Hanya aku yang dipilih oleh Dewa Utama, hanya aku yang bisa kembali ke dunia asal, semua yang lain harus mati!
“Sepertinya kau memang keras kepala,” Huang Yao Shi mendengus dingin, mengeluarkan seruling giok hitam dan mulai meniupnya.
...
Suara seruling terdengar, ular-ular berbisa di halaman mulai bergoyang seperti mabuk, saling melilit satu sama lain, ular di atas rumah pun jatuh satu per satu.
Dengan gangguan seruling, beberapa ular menjadi liar, mengeluarkan lidah, lalu menyerang sesama mereka tak terkendali.
“Melodi Ombak Laut?”
“Berniat menumpas kelompok ularku lebih dulu?”
“Tak heran kau adalah Huang Lao Xie!”
Ouyang Feng mendengus dingin, berjongkok, kedua tangan sejajar bahu, mengeluarkan suara seperti katak, bersiap melompat seperti seekor katak besar.
“Jurus Katak?” Huang Yao Shi melihat Ouyang Feng bersiap, pupilnya menyempit, langsung mengeluarkan jurus andalan, apakah ia ingin membunuhku?
“Boom!” Ouyang Feng menghentakkan kaki, tubuhnya meluncur seperti peluru ke arah Huang Yao Shi, tanah tempat ia berdiri langsung pecah dan membentuk lubang kecil, debu berhamburan.
Melihat itu, Huang Yao Shi menghentakkan kaki, atap rumah runtuh, dirinya pun tenggelam ke dalamnya.
Saat Ouyang Feng terbang di udara dan melihat Huang Yao Shi menghindar, ia tertawa terbahak-bahak, lalu hendak masuk ke dalam, tapi di tengah jalan ia merasa ada yang aneh. Huang Lao Xie sangat sombong, pasti tidak akan kabur. Maka hanya ada satu kemungkinan: ada jebakan di dalam rumah!

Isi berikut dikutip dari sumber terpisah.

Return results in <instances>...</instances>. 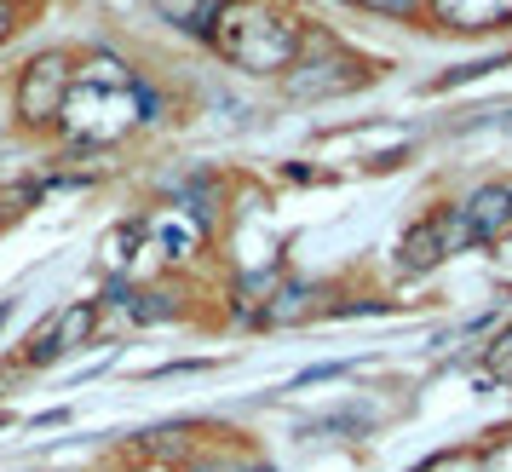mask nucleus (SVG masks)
<instances>
[{"mask_svg": "<svg viewBox=\"0 0 512 472\" xmlns=\"http://www.w3.org/2000/svg\"><path fill=\"white\" fill-rule=\"evenodd\" d=\"M213 47H219V58H231L236 70H248V75H288L300 64L305 29L277 0H231L219 12Z\"/></svg>", "mask_w": 512, "mask_h": 472, "instance_id": "nucleus-1", "label": "nucleus"}, {"mask_svg": "<svg viewBox=\"0 0 512 472\" xmlns=\"http://www.w3.org/2000/svg\"><path fill=\"white\" fill-rule=\"evenodd\" d=\"M75 98V70L64 52H41L24 75H18V121L24 127H52Z\"/></svg>", "mask_w": 512, "mask_h": 472, "instance_id": "nucleus-2", "label": "nucleus"}, {"mask_svg": "<svg viewBox=\"0 0 512 472\" xmlns=\"http://www.w3.org/2000/svg\"><path fill=\"white\" fill-rule=\"evenodd\" d=\"M369 75L374 70L363 64V58H351V52H340V47H328L323 41L317 58H300L294 70L282 75V87H288L294 98H334V93H357Z\"/></svg>", "mask_w": 512, "mask_h": 472, "instance_id": "nucleus-3", "label": "nucleus"}, {"mask_svg": "<svg viewBox=\"0 0 512 472\" xmlns=\"http://www.w3.org/2000/svg\"><path fill=\"white\" fill-rule=\"evenodd\" d=\"M87 329H93V306H70V311H58L47 329L29 340V363H52V357H64Z\"/></svg>", "mask_w": 512, "mask_h": 472, "instance_id": "nucleus-4", "label": "nucleus"}, {"mask_svg": "<svg viewBox=\"0 0 512 472\" xmlns=\"http://www.w3.org/2000/svg\"><path fill=\"white\" fill-rule=\"evenodd\" d=\"M426 6H432L449 29H466V35L512 24V0H426Z\"/></svg>", "mask_w": 512, "mask_h": 472, "instance_id": "nucleus-5", "label": "nucleus"}, {"mask_svg": "<svg viewBox=\"0 0 512 472\" xmlns=\"http://www.w3.org/2000/svg\"><path fill=\"white\" fill-rule=\"evenodd\" d=\"M225 6L231 0H156V12H162L167 24L190 29V35H208V41H213V29H219V12Z\"/></svg>", "mask_w": 512, "mask_h": 472, "instance_id": "nucleus-6", "label": "nucleus"}, {"mask_svg": "<svg viewBox=\"0 0 512 472\" xmlns=\"http://www.w3.org/2000/svg\"><path fill=\"white\" fill-rule=\"evenodd\" d=\"M351 6H363V12H380V18H415L426 0H351Z\"/></svg>", "mask_w": 512, "mask_h": 472, "instance_id": "nucleus-7", "label": "nucleus"}, {"mask_svg": "<svg viewBox=\"0 0 512 472\" xmlns=\"http://www.w3.org/2000/svg\"><path fill=\"white\" fill-rule=\"evenodd\" d=\"M12 18H18V6H12V0H0V41L12 35Z\"/></svg>", "mask_w": 512, "mask_h": 472, "instance_id": "nucleus-8", "label": "nucleus"}, {"mask_svg": "<svg viewBox=\"0 0 512 472\" xmlns=\"http://www.w3.org/2000/svg\"><path fill=\"white\" fill-rule=\"evenodd\" d=\"M489 116H495V121H501V127L512 133V104H501V110H489Z\"/></svg>", "mask_w": 512, "mask_h": 472, "instance_id": "nucleus-9", "label": "nucleus"}, {"mask_svg": "<svg viewBox=\"0 0 512 472\" xmlns=\"http://www.w3.org/2000/svg\"><path fill=\"white\" fill-rule=\"evenodd\" d=\"M6 317H12V306H6V300H0V323H6Z\"/></svg>", "mask_w": 512, "mask_h": 472, "instance_id": "nucleus-10", "label": "nucleus"}]
</instances>
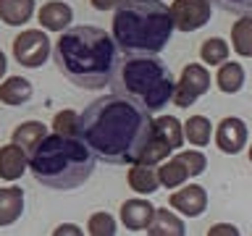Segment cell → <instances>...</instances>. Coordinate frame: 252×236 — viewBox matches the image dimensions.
Here are the masks:
<instances>
[{
    "label": "cell",
    "mask_w": 252,
    "mask_h": 236,
    "mask_svg": "<svg viewBox=\"0 0 252 236\" xmlns=\"http://www.w3.org/2000/svg\"><path fill=\"white\" fill-rule=\"evenodd\" d=\"M113 42L124 53L158 55L171 42L173 19L163 0H126L113 13Z\"/></svg>",
    "instance_id": "4"
},
{
    "label": "cell",
    "mask_w": 252,
    "mask_h": 236,
    "mask_svg": "<svg viewBox=\"0 0 252 236\" xmlns=\"http://www.w3.org/2000/svg\"><path fill=\"white\" fill-rule=\"evenodd\" d=\"M110 84L113 92L137 100L150 113H158L173 102V89H176L168 66L158 55L147 53H124V58L116 63Z\"/></svg>",
    "instance_id": "5"
},
{
    "label": "cell",
    "mask_w": 252,
    "mask_h": 236,
    "mask_svg": "<svg viewBox=\"0 0 252 236\" xmlns=\"http://www.w3.org/2000/svg\"><path fill=\"white\" fill-rule=\"evenodd\" d=\"M126 0H90V5L94 11H116L118 5H124Z\"/></svg>",
    "instance_id": "31"
},
{
    "label": "cell",
    "mask_w": 252,
    "mask_h": 236,
    "mask_svg": "<svg viewBox=\"0 0 252 236\" xmlns=\"http://www.w3.org/2000/svg\"><path fill=\"white\" fill-rule=\"evenodd\" d=\"M24 212V192L19 186L0 189V226H11Z\"/></svg>",
    "instance_id": "18"
},
{
    "label": "cell",
    "mask_w": 252,
    "mask_h": 236,
    "mask_svg": "<svg viewBox=\"0 0 252 236\" xmlns=\"http://www.w3.org/2000/svg\"><path fill=\"white\" fill-rule=\"evenodd\" d=\"M147 234L150 236H184L187 234V226L176 212H171L168 207H155L153 212V220L147 226Z\"/></svg>",
    "instance_id": "14"
},
{
    "label": "cell",
    "mask_w": 252,
    "mask_h": 236,
    "mask_svg": "<svg viewBox=\"0 0 252 236\" xmlns=\"http://www.w3.org/2000/svg\"><path fill=\"white\" fill-rule=\"evenodd\" d=\"M218 234H239V228L236 226H213L210 236H218Z\"/></svg>",
    "instance_id": "32"
},
{
    "label": "cell",
    "mask_w": 252,
    "mask_h": 236,
    "mask_svg": "<svg viewBox=\"0 0 252 236\" xmlns=\"http://www.w3.org/2000/svg\"><path fill=\"white\" fill-rule=\"evenodd\" d=\"M55 234H74V236H79V234H82V228H79V226H71V223H63V226H58V228H55Z\"/></svg>",
    "instance_id": "33"
},
{
    "label": "cell",
    "mask_w": 252,
    "mask_h": 236,
    "mask_svg": "<svg viewBox=\"0 0 252 236\" xmlns=\"http://www.w3.org/2000/svg\"><path fill=\"white\" fill-rule=\"evenodd\" d=\"M79 126H82V116L76 110H61L53 118V131L55 134H79Z\"/></svg>",
    "instance_id": "28"
},
{
    "label": "cell",
    "mask_w": 252,
    "mask_h": 236,
    "mask_svg": "<svg viewBox=\"0 0 252 236\" xmlns=\"http://www.w3.org/2000/svg\"><path fill=\"white\" fill-rule=\"evenodd\" d=\"M5 71H8V58H5V53L0 50V79L5 76Z\"/></svg>",
    "instance_id": "34"
},
{
    "label": "cell",
    "mask_w": 252,
    "mask_h": 236,
    "mask_svg": "<svg viewBox=\"0 0 252 236\" xmlns=\"http://www.w3.org/2000/svg\"><path fill=\"white\" fill-rule=\"evenodd\" d=\"M97 157L79 134H45L29 149V171L37 184L55 192H71L90 181Z\"/></svg>",
    "instance_id": "3"
},
{
    "label": "cell",
    "mask_w": 252,
    "mask_h": 236,
    "mask_svg": "<svg viewBox=\"0 0 252 236\" xmlns=\"http://www.w3.org/2000/svg\"><path fill=\"white\" fill-rule=\"evenodd\" d=\"M116 231H118L116 218L110 215V212H105V210L92 212L90 220H87V234H92V236H113Z\"/></svg>",
    "instance_id": "27"
},
{
    "label": "cell",
    "mask_w": 252,
    "mask_h": 236,
    "mask_svg": "<svg viewBox=\"0 0 252 236\" xmlns=\"http://www.w3.org/2000/svg\"><path fill=\"white\" fill-rule=\"evenodd\" d=\"M176 157L184 163V168H187L189 176H200V173L208 168V157H205L200 149H187V152H179Z\"/></svg>",
    "instance_id": "29"
},
{
    "label": "cell",
    "mask_w": 252,
    "mask_h": 236,
    "mask_svg": "<svg viewBox=\"0 0 252 236\" xmlns=\"http://www.w3.org/2000/svg\"><path fill=\"white\" fill-rule=\"evenodd\" d=\"M216 84H218L220 92L236 94L244 87V68H242V63H228V60L220 63V68L216 74Z\"/></svg>",
    "instance_id": "21"
},
{
    "label": "cell",
    "mask_w": 252,
    "mask_h": 236,
    "mask_svg": "<svg viewBox=\"0 0 252 236\" xmlns=\"http://www.w3.org/2000/svg\"><path fill=\"white\" fill-rule=\"evenodd\" d=\"M213 3L234 16H252V0H213Z\"/></svg>",
    "instance_id": "30"
},
{
    "label": "cell",
    "mask_w": 252,
    "mask_h": 236,
    "mask_svg": "<svg viewBox=\"0 0 252 236\" xmlns=\"http://www.w3.org/2000/svg\"><path fill=\"white\" fill-rule=\"evenodd\" d=\"M50 53H53L50 37L39 29H27L13 39V58L24 68H39L50 58Z\"/></svg>",
    "instance_id": "6"
},
{
    "label": "cell",
    "mask_w": 252,
    "mask_h": 236,
    "mask_svg": "<svg viewBox=\"0 0 252 236\" xmlns=\"http://www.w3.org/2000/svg\"><path fill=\"white\" fill-rule=\"evenodd\" d=\"M213 8L210 0H173L171 3V19L173 27L181 31H197L210 21Z\"/></svg>",
    "instance_id": "8"
},
{
    "label": "cell",
    "mask_w": 252,
    "mask_h": 236,
    "mask_svg": "<svg viewBox=\"0 0 252 236\" xmlns=\"http://www.w3.org/2000/svg\"><path fill=\"white\" fill-rule=\"evenodd\" d=\"M171 152H173V149L165 145L160 137H155V134H153V137H150V142H147L145 147H142L137 163H142V165H158V163H163Z\"/></svg>",
    "instance_id": "26"
},
{
    "label": "cell",
    "mask_w": 252,
    "mask_h": 236,
    "mask_svg": "<svg viewBox=\"0 0 252 236\" xmlns=\"http://www.w3.org/2000/svg\"><path fill=\"white\" fill-rule=\"evenodd\" d=\"M55 66L71 84L84 89H102L110 84L118 63V45L105 29L94 24L63 29L53 47Z\"/></svg>",
    "instance_id": "2"
},
{
    "label": "cell",
    "mask_w": 252,
    "mask_h": 236,
    "mask_svg": "<svg viewBox=\"0 0 252 236\" xmlns=\"http://www.w3.org/2000/svg\"><path fill=\"white\" fill-rule=\"evenodd\" d=\"M34 0H0V21L8 27H24L34 16Z\"/></svg>",
    "instance_id": "17"
},
{
    "label": "cell",
    "mask_w": 252,
    "mask_h": 236,
    "mask_svg": "<svg viewBox=\"0 0 252 236\" xmlns=\"http://www.w3.org/2000/svg\"><path fill=\"white\" fill-rule=\"evenodd\" d=\"M27 168H29V152L24 147H19L16 142L0 147V178L16 181L24 176Z\"/></svg>",
    "instance_id": "12"
},
{
    "label": "cell",
    "mask_w": 252,
    "mask_h": 236,
    "mask_svg": "<svg viewBox=\"0 0 252 236\" xmlns=\"http://www.w3.org/2000/svg\"><path fill=\"white\" fill-rule=\"evenodd\" d=\"M210 134H213V126H210V118H205V116H192L184 123V139H189L194 147L208 145Z\"/></svg>",
    "instance_id": "24"
},
{
    "label": "cell",
    "mask_w": 252,
    "mask_h": 236,
    "mask_svg": "<svg viewBox=\"0 0 252 236\" xmlns=\"http://www.w3.org/2000/svg\"><path fill=\"white\" fill-rule=\"evenodd\" d=\"M158 178H160V186H165V189H179L189 178V173H187L184 163H181L179 157H171V160L160 163V168H158Z\"/></svg>",
    "instance_id": "23"
},
{
    "label": "cell",
    "mask_w": 252,
    "mask_h": 236,
    "mask_svg": "<svg viewBox=\"0 0 252 236\" xmlns=\"http://www.w3.org/2000/svg\"><path fill=\"white\" fill-rule=\"evenodd\" d=\"M37 19H39V27L42 29L63 31V29L71 27V21H74V8L68 3H63V0H47V3L39 8Z\"/></svg>",
    "instance_id": "11"
},
{
    "label": "cell",
    "mask_w": 252,
    "mask_h": 236,
    "mask_svg": "<svg viewBox=\"0 0 252 236\" xmlns=\"http://www.w3.org/2000/svg\"><path fill=\"white\" fill-rule=\"evenodd\" d=\"M153 134L160 137L171 149H179L184 145V126L179 123V118L173 116H158L153 118Z\"/></svg>",
    "instance_id": "19"
},
{
    "label": "cell",
    "mask_w": 252,
    "mask_h": 236,
    "mask_svg": "<svg viewBox=\"0 0 252 236\" xmlns=\"http://www.w3.org/2000/svg\"><path fill=\"white\" fill-rule=\"evenodd\" d=\"M47 134V126L42 121H27V123H19L11 134V142H16L19 147H24L29 152V149H34L39 142H42V137Z\"/></svg>",
    "instance_id": "20"
},
{
    "label": "cell",
    "mask_w": 252,
    "mask_h": 236,
    "mask_svg": "<svg viewBox=\"0 0 252 236\" xmlns=\"http://www.w3.org/2000/svg\"><path fill=\"white\" fill-rule=\"evenodd\" d=\"M250 163H252V147H250Z\"/></svg>",
    "instance_id": "35"
},
{
    "label": "cell",
    "mask_w": 252,
    "mask_h": 236,
    "mask_svg": "<svg viewBox=\"0 0 252 236\" xmlns=\"http://www.w3.org/2000/svg\"><path fill=\"white\" fill-rule=\"evenodd\" d=\"M126 181H129V189L137 194H153L160 186L155 165H142V163H131L129 173H126Z\"/></svg>",
    "instance_id": "16"
},
{
    "label": "cell",
    "mask_w": 252,
    "mask_h": 236,
    "mask_svg": "<svg viewBox=\"0 0 252 236\" xmlns=\"http://www.w3.org/2000/svg\"><path fill=\"white\" fill-rule=\"evenodd\" d=\"M231 45L242 58H252V16H239L231 27Z\"/></svg>",
    "instance_id": "22"
},
{
    "label": "cell",
    "mask_w": 252,
    "mask_h": 236,
    "mask_svg": "<svg viewBox=\"0 0 252 236\" xmlns=\"http://www.w3.org/2000/svg\"><path fill=\"white\" fill-rule=\"evenodd\" d=\"M79 137L94 157L108 165L137 163L142 147L153 137V113L126 94H102L84 108Z\"/></svg>",
    "instance_id": "1"
},
{
    "label": "cell",
    "mask_w": 252,
    "mask_h": 236,
    "mask_svg": "<svg viewBox=\"0 0 252 236\" xmlns=\"http://www.w3.org/2000/svg\"><path fill=\"white\" fill-rule=\"evenodd\" d=\"M216 145L220 152L226 155H236L242 152L244 145H247V123L242 118H223L216 129Z\"/></svg>",
    "instance_id": "9"
},
{
    "label": "cell",
    "mask_w": 252,
    "mask_h": 236,
    "mask_svg": "<svg viewBox=\"0 0 252 236\" xmlns=\"http://www.w3.org/2000/svg\"><path fill=\"white\" fill-rule=\"evenodd\" d=\"M32 94H34V89H32V82L24 76H8L0 82V102L3 105H24V102L32 100Z\"/></svg>",
    "instance_id": "15"
},
{
    "label": "cell",
    "mask_w": 252,
    "mask_h": 236,
    "mask_svg": "<svg viewBox=\"0 0 252 236\" xmlns=\"http://www.w3.org/2000/svg\"><path fill=\"white\" fill-rule=\"evenodd\" d=\"M153 202L142 200V197H134V200H126L121 205V223L129 228V231H145L153 220Z\"/></svg>",
    "instance_id": "13"
},
{
    "label": "cell",
    "mask_w": 252,
    "mask_h": 236,
    "mask_svg": "<svg viewBox=\"0 0 252 236\" xmlns=\"http://www.w3.org/2000/svg\"><path fill=\"white\" fill-rule=\"evenodd\" d=\"M171 207L181 212L187 218H197L208 210V192L200 186V184H189V186H181L171 194Z\"/></svg>",
    "instance_id": "10"
},
{
    "label": "cell",
    "mask_w": 252,
    "mask_h": 236,
    "mask_svg": "<svg viewBox=\"0 0 252 236\" xmlns=\"http://www.w3.org/2000/svg\"><path fill=\"white\" fill-rule=\"evenodd\" d=\"M228 53H231L228 50V42L220 37H210L200 45V58H202V63H208V66H220V63H226Z\"/></svg>",
    "instance_id": "25"
},
{
    "label": "cell",
    "mask_w": 252,
    "mask_h": 236,
    "mask_svg": "<svg viewBox=\"0 0 252 236\" xmlns=\"http://www.w3.org/2000/svg\"><path fill=\"white\" fill-rule=\"evenodd\" d=\"M208 89H210V71H205L202 63H189L181 71L176 89H173V105L192 108Z\"/></svg>",
    "instance_id": "7"
}]
</instances>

“Hmph, Huang Lao Xie, kau kira aku Ouyang Feng bodoh, akan masuk begitu saja? Aku bukan orang bodoh!” Ouyang Feng memberi isyarat, kelompok ular berbisa yang tersisa mendesis dan masuk ke rumah.
Kelompok ular berbisa mendesis, mengeluarkan lidah, mengejar sosok gelap, namun belum sempat mendekat sudah dihancurkan oleh pelindung energi di depan sosok gelap, ular di atap bahkan dicincang oleh pisau terbang hitam, hanya sedikit ular yang bisa mengejar langkahnya.
...
“Makan, makan, makan.”
Huang Lao Xie mengepalkan tangan, urat di kepalanya tampak, menandakan hatinya sedang tidak tenang. Apakah tidak bisa makan dengan tenang? Kenapa harus mengunyah dengan suara keras? Kalian reinkarnasi dari arwah kelaparan?
“Tuan Huang, kau mendengar suara seruling?” Qu Yang dan Liu Zhengfeng menggigit mentimun dan bertanya pada Huang Lao Xie.
Huang Yao Shi mengangkat alis, dadanya naik turun, “Suara seruling memang tidak kudengar, tapi suara kalian makan dari awal sampai akhir jelas terdengar.”
Qu Yang dan Liu Zhengfeng melihat sumpit di tangan Huang Yao Shi patah, hati mereka berdebar, wajah mereka berubah, lalu tersenyum canggung, “Maaf, kami kurang sopan, mengganggu selera makan Tuan.”